Retouchez le texte sur la profession comptable : recopiez tout ce qui va de « La commission présidée » jusqu'à « sur certains aspects. », en mettant « mission » à la place de « commission ».

Extrait fourni:
>>>>
Les entrepreneurs chouchoutés, la profession comptable secouée

Les entrepreneurs chouchoutés, la profession comptable secouée

14.05.2018

Gestion d'entreprise

Au motif d'améliorer la compétitivité des entreprises, Emmanuel Macron et le gouvernement remettent en question un peu plus le modèle de la profession comptable française. Cela concerne le périmètre d'audit légal, la concurrence entre l'expert-comptable et le commissaire aux comptes, le monopole de la prestation comptable, l’existence des OGA ou encore la cohabitation d’un Ordre et d’une Compagnie.

La commission présidée par Patrick de Cambourg a du pain sur la planche. Et peu de temps. D’ici juin, elle est PDF iconchargée de formuler des propositions pour l’avenir de la profession de commissaire aux comptes. Sa constitution fait suite au relèvement annoncé des seuils d’audit légal des comptes, un pan majeur du modèle de la profession comptable française — si tant est qu’on puisse parler de modèle — qui est en train de tomber dans l'objectif gouvernemental de favoriser le développement des petites entreprises. Mais cette commission est également susceptible de se pencher sur l'expertise comptable. Raison pour laquelle il est utile de se remémorer les réformes menées ces dernières années et d'analyser les réflexions en cours. Elles ont pour point commun de libéraliser le secteur comptable, en tous cas sur certains aspects.
<<<<
Extraits de données:
>>>>
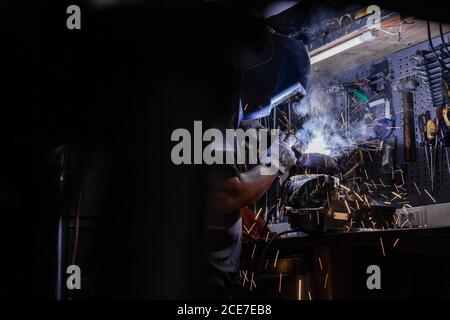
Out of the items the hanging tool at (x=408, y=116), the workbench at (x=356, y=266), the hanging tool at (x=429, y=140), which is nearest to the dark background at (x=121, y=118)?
the workbench at (x=356, y=266)

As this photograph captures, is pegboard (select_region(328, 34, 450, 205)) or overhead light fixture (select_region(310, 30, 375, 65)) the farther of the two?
overhead light fixture (select_region(310, 30, 375, 65))

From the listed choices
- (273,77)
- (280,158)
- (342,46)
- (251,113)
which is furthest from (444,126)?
(251,113)

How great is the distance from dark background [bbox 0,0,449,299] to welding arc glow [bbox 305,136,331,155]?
7.38 feet

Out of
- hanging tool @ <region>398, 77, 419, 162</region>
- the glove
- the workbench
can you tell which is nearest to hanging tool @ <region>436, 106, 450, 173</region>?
hanging tool @ <region>398, 77, 419, 162</region>

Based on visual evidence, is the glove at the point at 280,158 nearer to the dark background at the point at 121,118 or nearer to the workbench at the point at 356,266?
the workbench at the point at 356,266

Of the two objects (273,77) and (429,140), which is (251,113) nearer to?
(273,77)

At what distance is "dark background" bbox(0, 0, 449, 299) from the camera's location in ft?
2.72

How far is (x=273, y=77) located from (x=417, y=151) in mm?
1586

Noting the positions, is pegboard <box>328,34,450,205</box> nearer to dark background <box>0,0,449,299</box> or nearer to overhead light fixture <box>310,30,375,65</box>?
overhead light fixture <box>310,30,375,65</box>

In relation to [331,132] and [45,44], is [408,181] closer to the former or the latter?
[331,132]

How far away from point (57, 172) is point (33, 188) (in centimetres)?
10

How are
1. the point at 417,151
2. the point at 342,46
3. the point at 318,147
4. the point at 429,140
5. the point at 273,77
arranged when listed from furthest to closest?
the point at 318,147
the point at 342,46
the point at 417,151
the point at 429,140
the point at 273,77

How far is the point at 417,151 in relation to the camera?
9.85ft

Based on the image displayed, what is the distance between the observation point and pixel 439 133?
9.25 feet
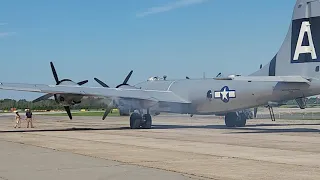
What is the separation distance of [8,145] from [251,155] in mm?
11377

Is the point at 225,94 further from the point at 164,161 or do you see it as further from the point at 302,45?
the point at 164,161

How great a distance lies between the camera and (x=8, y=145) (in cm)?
2386

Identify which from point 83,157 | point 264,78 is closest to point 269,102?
point 264,78

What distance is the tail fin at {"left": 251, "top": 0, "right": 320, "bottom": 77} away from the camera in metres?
29.6

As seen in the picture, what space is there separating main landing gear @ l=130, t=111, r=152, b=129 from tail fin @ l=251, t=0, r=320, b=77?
1145 cm

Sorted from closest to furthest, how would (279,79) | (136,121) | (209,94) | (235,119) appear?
(279,79) < (209,94) < (136,121) < (235,119)

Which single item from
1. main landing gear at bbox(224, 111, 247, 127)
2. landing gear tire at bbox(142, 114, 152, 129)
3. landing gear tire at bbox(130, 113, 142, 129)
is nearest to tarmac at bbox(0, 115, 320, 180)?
landing gear tire at bbox(130, 113, 142, 129)

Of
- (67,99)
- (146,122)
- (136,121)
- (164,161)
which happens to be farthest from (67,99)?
(164,161)

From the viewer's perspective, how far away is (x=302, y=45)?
1203 inches

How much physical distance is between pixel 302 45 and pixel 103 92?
1478 centimetres

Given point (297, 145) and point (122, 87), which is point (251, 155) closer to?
point (297, 145)

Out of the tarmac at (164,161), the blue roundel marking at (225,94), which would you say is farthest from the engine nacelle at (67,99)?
the tarmac at (164,161)

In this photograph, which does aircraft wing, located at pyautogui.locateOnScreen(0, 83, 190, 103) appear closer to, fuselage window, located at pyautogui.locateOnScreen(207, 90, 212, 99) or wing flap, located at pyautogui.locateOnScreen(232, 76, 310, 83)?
fuselage window, located at pyautogui.locateOnScreen(207, 90, 212, 99)

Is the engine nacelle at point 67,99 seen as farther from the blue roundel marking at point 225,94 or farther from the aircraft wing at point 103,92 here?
the blue roundel marking at point 225,94
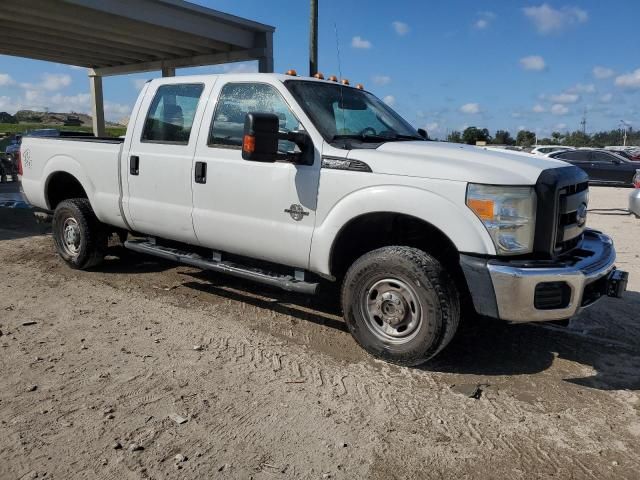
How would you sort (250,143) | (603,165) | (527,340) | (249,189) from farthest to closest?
1. (603,165)
2. (527,340)
3. (249,189)
4. (250,143)

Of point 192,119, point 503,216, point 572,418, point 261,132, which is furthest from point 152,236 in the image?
point 572,418

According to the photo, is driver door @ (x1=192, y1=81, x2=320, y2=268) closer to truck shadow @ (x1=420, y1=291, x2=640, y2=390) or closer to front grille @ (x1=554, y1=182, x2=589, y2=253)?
truck shadow @ (x1=420, y1=291, x2=640, y2=390)

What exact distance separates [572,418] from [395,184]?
1.80 meters

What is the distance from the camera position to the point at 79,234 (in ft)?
20.0

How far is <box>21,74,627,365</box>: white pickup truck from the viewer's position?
346 centimetres

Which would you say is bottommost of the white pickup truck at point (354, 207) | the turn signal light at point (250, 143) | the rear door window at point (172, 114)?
the white pickup truck at point (354, 207)

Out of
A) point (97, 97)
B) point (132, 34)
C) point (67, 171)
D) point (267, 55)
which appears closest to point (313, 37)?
point (267, 55)

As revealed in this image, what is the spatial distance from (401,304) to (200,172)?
6.89 ft

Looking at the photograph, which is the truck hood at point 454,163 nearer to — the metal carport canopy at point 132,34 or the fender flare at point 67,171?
the fender flare at point 67,171

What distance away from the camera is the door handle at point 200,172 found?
15.5ft

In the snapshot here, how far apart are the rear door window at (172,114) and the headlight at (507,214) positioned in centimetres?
273

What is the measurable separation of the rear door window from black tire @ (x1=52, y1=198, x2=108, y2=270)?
51.0 inches

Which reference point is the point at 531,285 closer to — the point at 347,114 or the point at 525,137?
the point at 347,114

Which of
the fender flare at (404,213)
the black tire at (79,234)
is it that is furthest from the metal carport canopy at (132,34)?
the fender flare at (404,213)
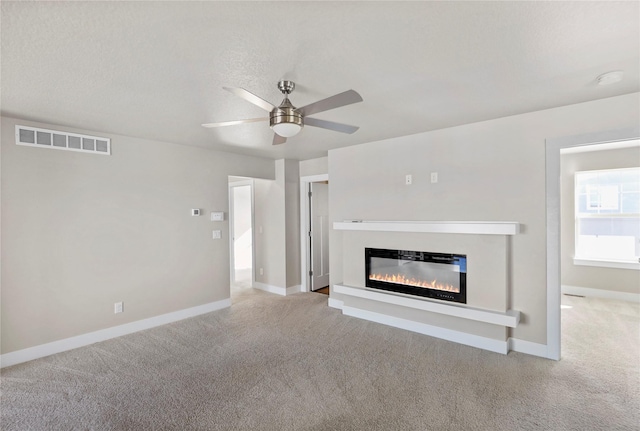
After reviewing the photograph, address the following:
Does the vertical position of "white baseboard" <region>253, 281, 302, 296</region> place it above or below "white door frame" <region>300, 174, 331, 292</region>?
below

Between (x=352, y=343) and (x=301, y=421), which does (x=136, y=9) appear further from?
(x=352, y=343)

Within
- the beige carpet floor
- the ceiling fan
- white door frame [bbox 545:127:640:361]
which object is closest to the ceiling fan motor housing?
the ceiling fan

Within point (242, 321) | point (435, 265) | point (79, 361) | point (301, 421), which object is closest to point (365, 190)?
point (435, 265)

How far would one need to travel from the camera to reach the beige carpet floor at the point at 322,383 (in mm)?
2193

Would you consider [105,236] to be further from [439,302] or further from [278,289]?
[439,302]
<<<<
Réponse rédigée:
La mission présidée par Patrick de Cambourg a du pain sur la planche. Et peu de temps. D’ici juin, elle est PDF iconchargée de formuler des propositions pour l’avenir de la profession de commissaire aux comptes. Sa constitution fait suite au relèvement annoncé des seuils d’audit légal des comptes, un pan majeur du modèle de la profession comptable française — si tant est qu’on puisse parler de modèle — qui est en train de tomber dans l'objectif gouvernemental de favoriser le développement des petites entreprises. Mais cette mission est également susceptible de se pencher sur l'expertise comptable. Raison pour laquelle il est utile de se remémorer les réformes menées ces dernières années et d'analyser les réflexions en cours. Elles ont pour point commun de libéraliser le secteur comptable, en tous cas sur certains aspects.